The Olana Partnership’s Sean Sawyer and Mary Lawrie spoke about a transformational pivot at Frederick Edwin Church’s historic home, which requires no introduction, to put the landscape at center stage. Seeing the house as part of a site is about more than “providing context” for it, according to Sawyer and Lawrie, which treats landscape as a backdrop. Instead, seeing the house as a part of a site emphasizes “part of” or contributing to an equilibrium between architecture and landscape. Lyndhurst’s Howard Zar echoed that idea of equilibrium between what he called community and flexibility—an acknowledgement of both inherent change and a deep need for meaning, which is often a deep need for stability. That’s how history unfolds for most people: a quest for codified meaning and stable facts, whose interpretation is an acceptable arena for critical thinking. Lyndhurst, a house that is so important for the 1830s pivot away from Classicism to Romanticism, has a less celebrated—but no less important—landscape that offers an opportunity for interpretation.
Yvonne Elet spoke about change at Matthew Vassar’s estate Springside, designed by Andrew Jackson Downing, a National Historic Landmark renowned as his only largely intact surviving landscape. She outlined three key initiatives including Springside 2.0, to address the site’s infrastructure and bolster public awareness. “We are gimlet-eyed and daunted by the challenges ahead,” said Elet, but the site’s vitality can no longer be about its special status or its past. It must be about people continuously using it—just as Matthew Vassar intended. Dovetailing her talk, the Jenrette Foundation’s Director of Operations, Joseph Beatty, spoke about the Occaneechee Trail, also known as the Great Trading Path, an exceptionally important cultural and historic landscape at Ayr Mount that embodies centuries of Indigenous mobility, commerce, diplomacy, and settlement patterns. The remnant of the trail at Ayr Mount demonstrates how historic landscapes can preserve layers of human activity across centuries—revealing interconnected histories and requiring an interdisciplinary approach to understanding them.
Laurie Dahlberg from Bard College spoke about Montgomery Place, influenced by generations of the Livingston family and later stewarded by Bard College, representing a familiar story about the transition from private ownership to institutional ownership. The story includes generations of enslaved workers in light of the complicated history of emancipation in New York State. But, the site also includes some unfamiliar stories about enslaved workers who seasonally accompanied the Livingstons north from New Orleans to work alongside emancipated workers at Montgomery Place.

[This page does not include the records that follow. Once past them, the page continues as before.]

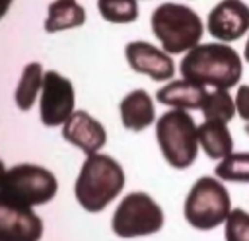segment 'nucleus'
Wrapping results in <instances>:
<instances>
[{
  "label": "nucleus",
  "instance_id": "f257e3e1",
  "mask_svg": "<svg viewBox=\"0 0 249 241\" xmlns=\"http://www.w3.org/2000/svg\"><path fill=\"white\" fill-rule=\"evenodd\" d=\"M183 78L216 89H231L239 84L243 62L239 52L226 43H198L179 66Z\"/></svg>",
  "mask_w": 249,
  "mask_h": 241
},
{
  "label": "nucleus",
  "instance_id": "f03ea898",
  "mask_svg": "<svg viewBox=\"0 0 249 241\" xmlns=\"http://www.w3.org/2000/svg\"><path fill=\"white\" fill-rule=\"evenodd\" d=\"M124 187L123 167L105 154H91L86 157L74 185L76 200L88 212H101Z\"/></svg>",
  "mask_w": 249,
  "mask_h": 241
},
{
  "label": "nucleus",
  "instance_id": "7ed1b4c3",
  "mask_svg": "<svg viewBox=\"0 0 249 241\" xmlns=\"http://www.w3.org/2000/svg\"><path fill=\"white\" fill-rule=\"evenodd\" d=\"M150 25L152 33L169 54L189 52L200 43L204 33L200 16L193 8L175 2L160 4L152 12Z\"/></svg>",
  "mask_w": 249,
  "mask_h": 241
},
{
  "label": "nucleus",
  "instance_id": "20e7f679",
  "mask_svg": "<svg viewBox=\"0 0 249 241\" xmlns=\"http://www.w3.org/2000/svg\"><path fill=\"white\" fill-rule=\"evenodd\" d=\"M156 140L165 161L175 169H187L198 154V126L183 109H171L156 120Z\"/></svg>",
  "mask_w": 249,
  "mask_h": 241
},
{
  "label": "nucleus",
  "instance_id": "39448f33",
  "mask_svg": "<svg viewBox=\"0 0 249 241\" xmlns=\"http://www.w3.org/2000/svg\"><path fill=\"white\" fill-rule=\"evenodd\" d=\"M185 220L191 227L210 231L226 224L231 212V198L218 177H200L185 198Z\"/></svg>",
  "mask_w": 249,
  "mask_h": 241
},
{
  "label": "nucleus",
  "instance_id": "423d86ee",
  "mask_svg": "<svg viewBox=\"0 0 249 241\" xmlns=\"http://www.w3.org/2000/svg\"><path fill=\"white\" fill-rule=\"evenodd\" d=\"M111 227L115 235L124 239L152 235L163 227V210L150 194L130 192L119 202Z\"/></svg>",
  "mask_w": 249,
  "mask_h": 241
},
{
  "label": "nucleus",
  "instance_id": "0eeeda50",
  "mask_svg": "<svg viewBox=\"0 0 249 241\" xmlns=\"http://www.w3.org/2000/svg\"><path fill=\"white\" fill-rule=\"evenodd\" d=\"M56 189V177L49 169L41 165L21 163L6 171L0 192L25 206H37L47 204L51 198H54Z\"/></svg>",
  "mask_w": 249,
  "mask_h": 241
},
{
  "label": "nucleus",
  "instance_id": "6e6552de",
  "mask_svg": "<svg viewBox=\"0 0 249 241\" xmlns=\"http://www.w3.org/2000/svg\"><path fill=\"white\" fill-rule=\"evenodd\" d=\"M74 113V87L68 78L49 70L41 87V120L45 126H58Z\"/></svg>",
  "mask_w": 249,
  "mask_h": 241
},
{
  "label": "nucleus",
  "instance_id": "1a4fd4ad",
  "mask_svg": "<svg viewBox=\"0 0 249 241\" xmlns=\"http://www.w3.org/2000/svg\"><path fill=\"white\" fill-rule=\"evenodd\" d=\"M43 222L21 202H16L0 192V241H39Z\"/></svg>",
  "mask_w": 249,
  "mask_h": 241
},
{
  "label": "nucleus",
  "instance_id": "9d476101",
  "mask_svg": "<svg viewBox=\"0 0 249 241\" xmlns=\"http://www.w3.org/2000/svg\"><path fill=\"white\" fill-rule=\"evenodd\" d=\"M208 33L220 43H233L249 31V6L243 0H220L206 17Z\"/></svg>",
  "mask_w": 249,
  "mask_h": 241
},
{
  "label": "nucleus",
  "instance_id": "9b49d317",
  "mask_svg": "<svg viewBox=\"0 0 249 241\" xmlns=\"http://www.w3.org/2000/svg\"><path fill=\"white\" fill-rule=\"evenodd\" d=\"M124 56L132 70L146 74L154 82L171 80L175 74V64L169 52L160 51L158 47L146 41H132L124 47Z\"/></svg>",
  "mask_w": 249,
  "mask_h": 241
},
{
  "label": "nucleus",
  "instance_id": "f8f14e48",
  "mask_svg": "<svg viewBox=\"0 0 249 241\" xmlns=\"http://www.w3.org/2000/svg\"><path fill=\"white\" fill-rule=\"evenodd\" d=\"M62 136L88 155L97 154L107 142V132L103 124L86 111H74L68 117V120L62 124Z\"/></svg>",
  "mask_w": 249,
  "mask_h": 241
},
{
  "label": "nucleus",
  "instance_id": "ddd939ff",
  "mask_svg": "<svg viewBox=\"0 0 249 241\" xmlns=\"http://www.w3.org/2000/svg\"><path fill=\"white\" fill-rule=\"evenodd\" d=\"M206 95H208V91L204 89V86L183 78V80H173L167 86H163L161 89H158L156 99L161 105L191 111V109H202Z\"/></svg>",
  "mask_w": 249,
  "mask_h": 241
},
{
  "label": "nucleus",
  "instance_id": "4468645a",
  "mask_svg": "<svg viewBox=\"0 0 249 241\" xmlns=\"http://www.w3.org/2000/svg\"><path fill=\"white\" fill-rule=\"evenodd\" d=\"M119 109H121L123 126L128 130H134V132L148 128L156 120L154 101L148 95V91H144V89H132L130 93H126L123 97Z\"/></svg>",
  "mask_w": 249,
  "mask_h": 241
},
{
  "label": "nucleus",
  "instance_id": "2eb2a0df",
  "mask_svg": "<svg viewBox=\"0 0 249 241\" xmlns=\"http://www.w3.org/2000/svg\"><path fill=\"white\" fill-rule=\"evenodd\" d=\"M198 144L210 159H224L233 154V138L228 128V122L204 120L198 126Z\"/></svg>",
  "mask_w": 249,
  "mask_h": 241
},
{
  "label": "nucleus",
  "instance_id": "dca6fc26",
  "mask_svg": "<svg viewBox=\"0 0 249 241\" xmlns=\"http://www.w3.org/2000/svg\"><path fill=\"white\" fill-rule=\"evenodd\" d=\"M86 21L84 6L78 4V0H54L47 8V19H45V31L56 33L62 29H74L80 27Z\"/></svg>",
  "mask_w": 249,
  "mask_h": 241
},
{
  "label": "nucleus",
  "instance_id": "f3484780",
  "mask_svg": "<svg viewBox=\"0 0 249 241\" xmlns=\"http://www.w3.org/2000/svg\"><path fill=\"white\" fill-rule=\"evenodd\" d=\"M43 76H45V72H43V66L39 62L25 64L21 78H19V84L16 87V93H14L16 105L21 111H29L33 107L35 97H37L39 89L43 87Z\"/></svg>",
  "mask_w": 249,
  "mask_h": 241
},
{
  "label": "nucleus",
  "instance_id": "a211bd4d",
  "mask_svg": "<svg viewBox=\"0 0 249 241\" xmlns=\"http://www.w3.org/2000/svg\"><path fill=\"white\" fill-rule=\"evenodd\" d=\"M200 111L204 115V120H220V122H230L237 113L235 99L230 95L228 89L210 91Z\"/></svg>",
  "mask_w": 249,
  "mask_h": 241
},
{
  "label": "nucleus",
  "instance_id": "6ab92c4d",
  "mask_svg": "<svg viewBox=\"0 0 249 241\" xmlns=\"http://www.w3.org/2000/svg\"><path fill=\"white\" fill-rule=\"evenodd\" d=\"M220 181L228 183H249V152H233L220 159L214 167Z\"/></svg>",
  "mask_w": 249,
  "mask_h": 241
},
{
  "label": "nucleus",
  "instance_id": "aec40b11",
  "mask_svg": "<svg viewBox=\"0 0 249 241\" xmlns=\"http://www.w3.org/2000/svg\"><path fill=\"white\" fill-rule=\"evenodd\" d=\"M97 10L109 23H132L138 17L136 0H97Z\"/></svg>",
  "mask_w": 249,
  "mask_h": 241
},
{
  "label": "nucleus",
  "instance_id": "412c9836",
  "mask_svg": "<svg viewBox=\"0 0 249 241\" xmlns=\"http://www.w3.org/2000/svg\"><path fill=\"white\" fill-rule=\"evenodd\" d=\"M226 241H249V214L241 208H233L224 227Z\"/></svg>",
  "mask_w": 249,
  "mask_h": 241
},
{
  "label": "nucleus",
  "instance_id": "4be33fe9",
  "mask_svg": "<svg viewBox=\"0 0 249 241\" xmlns=\"http://www.w3.org/2000/svg\"><path fill=\"white\" fill-rule=\"evenodd\" d=\"M235 109L237 115L249 122V84H241L235 93Z\"/></svg>",
  "mask_w": 249,
  "mask_h": 241
},
{
  "label": "nucleus",
  "instance_id": "5701e85b",
  "mask_svg": "<svg viewBox=\"0 0 249 241\" xmlns=\"http://www.w3.org/2000/svg\"><path fill=\"white\" fill-rule=\"evenodd\" d=\"M10 4H12V0H0V19L6 16V12H8Z\"/></svg>",
  "mask_w": 249,
  "mask_h": 241
},
{
  "label": "nucleus",
  "instance_id": "b1692460",
  "mask_svg": "<svg viewBox=\"0 0 249 241\" xmlns=\"http://www.w3.org/2000/svg\"><path fill=\"white\" fill-rule=\"evenodd\" d=\"M4 177H6V167H4V163H2V159H0V187H2Z\"/></svg>",
  "mask_w": 249,
  "mask_h": 241
},
{
  "label": "nucleus",
  "instance_id": "393cba45",
  "mask_svg": "<svg viewBox=\"0 0 249 241\" xmlns=\"http://www.w3.org/2000/svg\"><path fill=\"white\" fill-rule=\"evenodd\" d=\"M243 58L249 62V37H247V43H245V49H243Z\"/></svg>",
  "mask_w": 249,
  "mask_h": 241
},
{
  "label": "nucleus",
  "instance_id": "a878e982",
  "mask_svg": "<svg viewBox=\"0 0 249 241\" xmlns=\"http://www.w3.org/2000/svg\"><path fill=\"white\" fill-rule=\"evenodd\" d=\"M245 132H247V134H249V122H247V126H245Z\"/></svg>",
  "mask_w": 249,
  "mask_h": 241
}]
</instances>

How do we interpret spaces such as the kitchen where they would labor side by side, Dahlberg asked—a question that Bard is attempting to answer. She also asked more broadly about modes of interpretation, especially in the surrounding landscape, to leverage both CLRs and unconventional approaches like playwriting to reveal histories and make room for public engagement.
The convening offered something increasingly rare: the opportunity to test ideas alongside peers who do not share the same assumptions. It offers a space to influence curricula, to shape professional standards, and perhaps to develop a sharper vocabulary—one that clarifies without constraining, and connects without flattening disciplinary difference. The day ended with momentum for new collaborations, new questions, and renewed commitment to landscapes as dynamic cultural texts whose reception by landscape researchers and visitors alike are part of the story. Networks are infrastructure. Language might be problematic, but conversation is methodology.